The original data is provided in the table format of the following Excel sheet. We can easily identify the recorded number of offenses for males and females in different years. However, the data is not yet in an ideal format for Tableau to interpret because not all cells in the Excel sheet are data inputs; the rows are not at the same level of analysis. There are titles, footnotes, empty cells, merged cells, and pre-aggregated data mixed in among the actual data fields. Unfortunately for doing secondary analysis, many data-based reports are available only with this kind of mixed-up formatting. It must be detangled before we can use it.
Therefore, if we import the data, we will see that Tableau cannot distinguish the non-data cells and the actual data fields, and thus titles are included along with lots of empty cells. This is not what we want to be working with.
However, Tableau is actually smart enough to distinguish the actual data fields. On the left-hand side, there is the checkbox for Use Data Interpreter. Check the box in front of Use Data Interpreter.
As we can see, with Data Interpreter turned on, Tableau is now able to distinguish the actual data from the header and the footnotes, and able to pick up column names correctly.
Data Interpreter also allows us to manually inspect its interpretation process to ensure accuracy. If you are having second thoughts about the reliability of Data Interpreter, click the blue underlined text Review the results. Tableau will prompt you to open the data an Excel workbook to let you see how Tableau is now seeing the data with Data Interpreter.

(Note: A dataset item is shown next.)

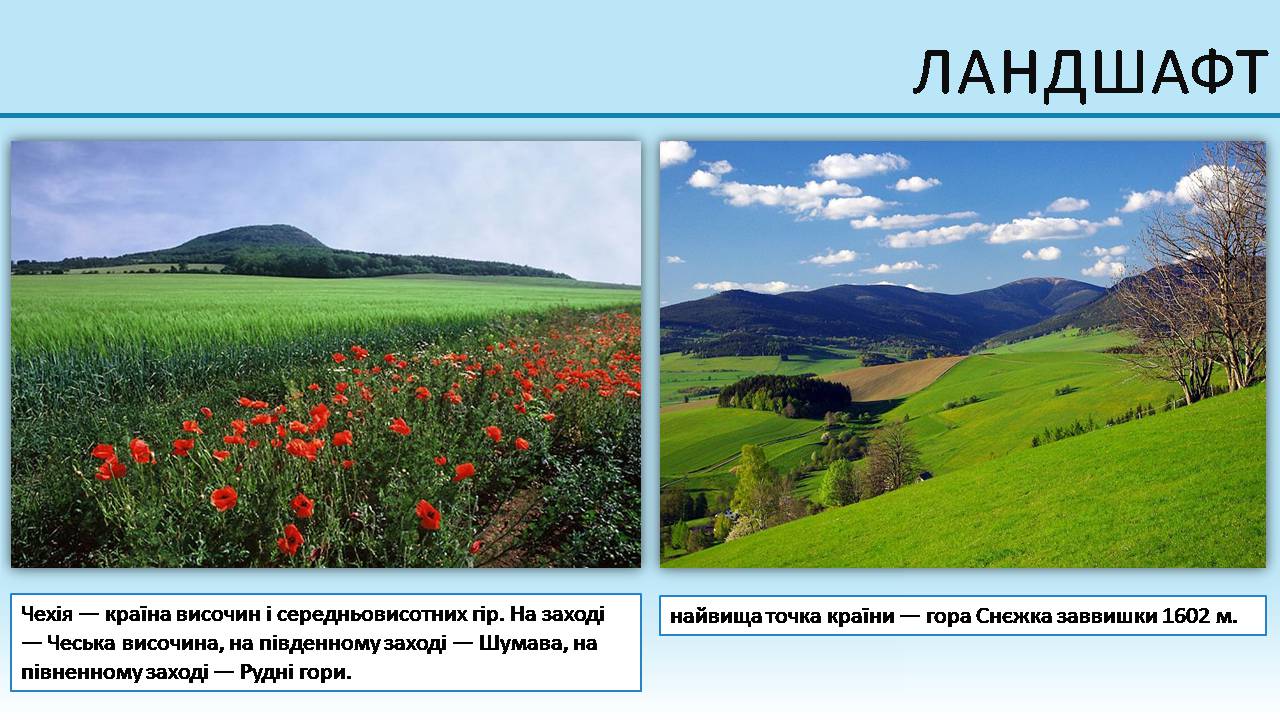 ЛАНДШАФТ

Чехія — країна височин і середньовисотних гір. На заході — Чеська височина, на південному заході — Шумава, на півненному заході — Рудні гори.

найвища точка країни — гора Снєжка заввишки 1602 м.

As we can see, the green area indicates what Tableau interprets as the main data and the red area shows what Tableau interprets as column names. The uncolored cells indicate the cells that Tableau has excluded.
Therefore, we recommend turning on the Data Interpreter if your data contain things like titles, footnotes, stacked headers, etc. We would also recommend manually checking the interpretation results Tableau gives in Review the results, to make sure Tableau has not made a mistake.
At this point, Data Interpreter has given us a head start in preparing this data for analysis. We will introduce more Tableau functionalities in preparing and cleaning data as we talk about further modifications that need to be done with this data.